US debt remains investor safe haven despite S&P downgrade
PARIS: US Treasury bonds remain a hot ticket for investors looking for a low risk investment in a volatile market despite the unprecedented downgrade of Washington's credit rating, analysts say.
The decision by Standard & Poor's to strip Washington of its top triple-A rating has done little to diminish investors' appetite for US Treasuries, which along with gold, the Swiss franc and the yen are considered among the safest of assets.
At first it may seem somewhat paradoxical, but with investors concerned about a slowdown in the global economy, they are piling into US bonds which are also attractive because of the dollar's reserve currency status.
On Monday, the first trading day after the S&P downgrade, US bond prices rose to record levels on strong demand in a fresh issue, with the rate of return for investors dropping from before the US lost its top rating.
On the secondary market the yield on 10-year securities dropped on Wednesday to 2.09 percent, the lowest rate since December 2008 and down from 2.56 percent on Friday, before the S&P announcement.
"We do not regard the Standard & Poor's downgrade as an immediate threat to Treasuries keeping their safe-harbour status," market analysts Briefing Research said.
"Treasuries are still the gold standard, so much so that as the US veered toward a default [during negotiations to raise its debt ceiling] Treasuries rallied on a flight-to-safety ... as if they were being rewarded for a crime", the group said.
The gyrations on global stock exchanges this past week have only increased their attraction.
"The US Treasury market will remain by far the largest and most liquid in the world, with no equal, and a relative safe haven in times of global financial stress -- as demonstrated by in last week's global financial turmoil and 'wholesale flight to safety and quality'," said Nigel Gault from market forecasters IHS Global Insight.
Few assets can claim this role: among them are gold, which this week surged and set a new record above $1,800 an ounce, and certain currencies including the Swiss franc and the yen which have also been riding high.

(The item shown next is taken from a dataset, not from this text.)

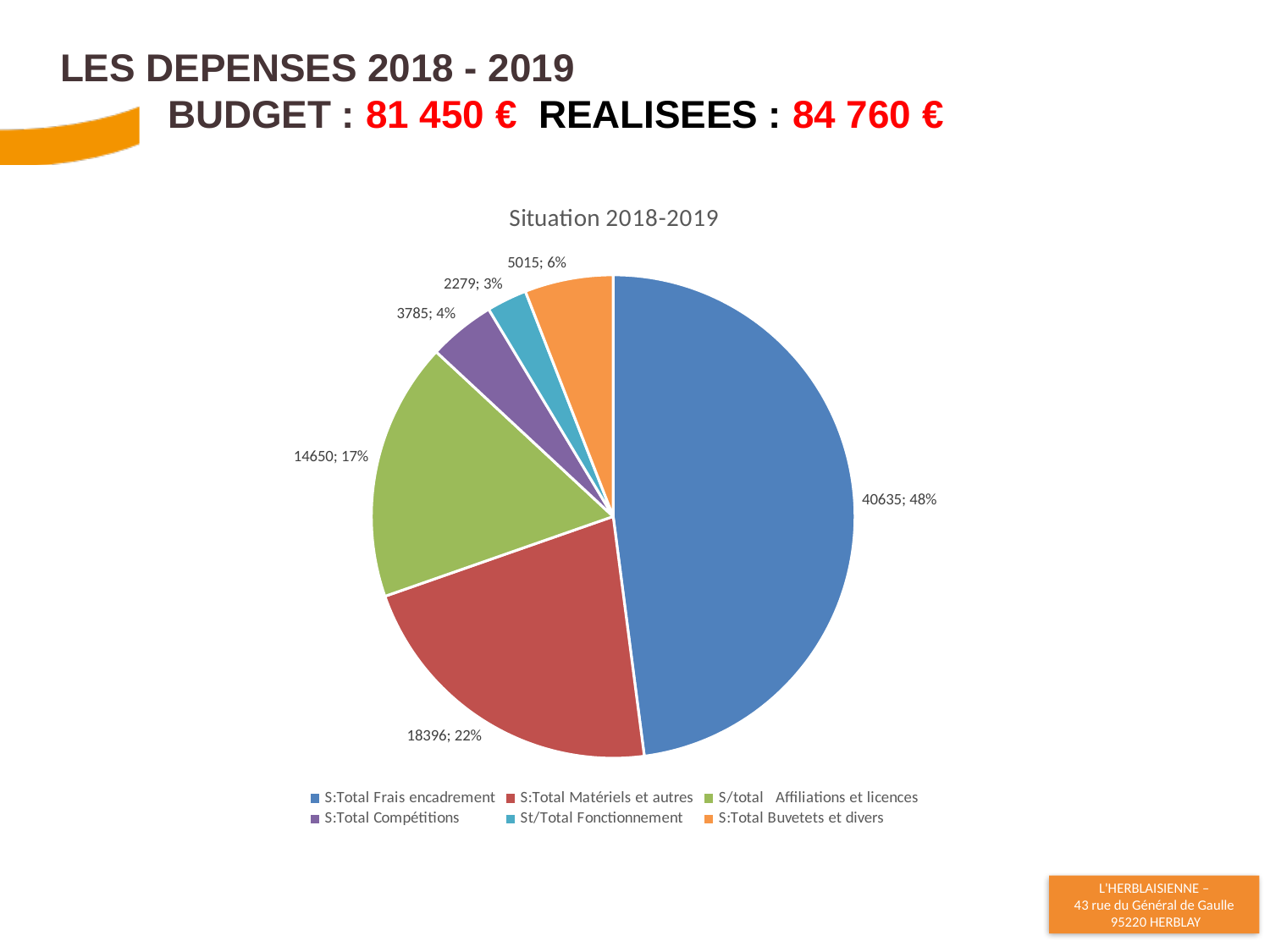
What percentage share does St/Total Fonctionnement have? 3% What percentage share does S:Total Matériels et autres have? 22% How many slices does the pie chart have? 6 Which category has the largest slice? S:Total Frais encadrement What kind of chart is shown on the slide? pie chart What value is shown for S:Total Frais encadrement? 40635 Which category has the smallest slice? St/Total Fonctionnement What is the title of the chart? Situation 2018-2019 How many entries does the legend list? 6 Which is larger, the value for S:Total Buvetets et divers or S:Total Compétitions? S:Total Buvetets et divers What is the difference between the values for S:Total Matériels et autres and S/total Affiliations et licences? 3746 What value is shown for S/total Affiliations et licences? 14650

A rush of safe-haven money into the franc led to fresh records against the dollar and the euro, forcing the Swiss National Bank to take additional measures to stem its rise which is hurting the country's industry.
The Federal Reserve's decision on Tuesday to maintain interest rates at close to zero levels for two years also reassured markets, said Aurel BGC.
Analysts said meanwhile that China, the world's largest foreign holder of US debt, has no choice but to maintain its Treasury holdings, with Beijing's hands tied for several reasons in the short run.
China has the world's largest foreign exchange reserves at more than $3 trillion, and experts believe it would be difficult for it to find alternative investment options able to absorb such volume.
With around $1.2 trillion in US Treasuries, Beijing also cannot conduct large-scale selling of dollar assets without diminishing the value of its remaining holdings, they said.
"It is very difficult to cut the holdings of US Treasuries. With such huge foreign exchange reserves, if you don't invest in US debt, it is hardly possible to diversify them," said Liu Hongke, economist at CCB International Securities.
"Despite the downgrade (in the US credit rating), the United States is still safer than Europe," Liu added.
The European Central Bank stepped in to buy Italian and Spanish debt as investors had driven their bond yields to unsustainable levels on concerns that they might be next eurozone members to become ensnared in a debt crisis.
"Unlike a spurned romantic partner, many investors have nowhere to turn for notionally low risk, highly liquid investment options," said Nicholas Colas from ConvergEx.
"If you need to park large amounts of capital, the US sovereign debt market is still the only garage that can accommodate the tractor-trailers of cash generated by large oil producing countries or major exporting nations," he added.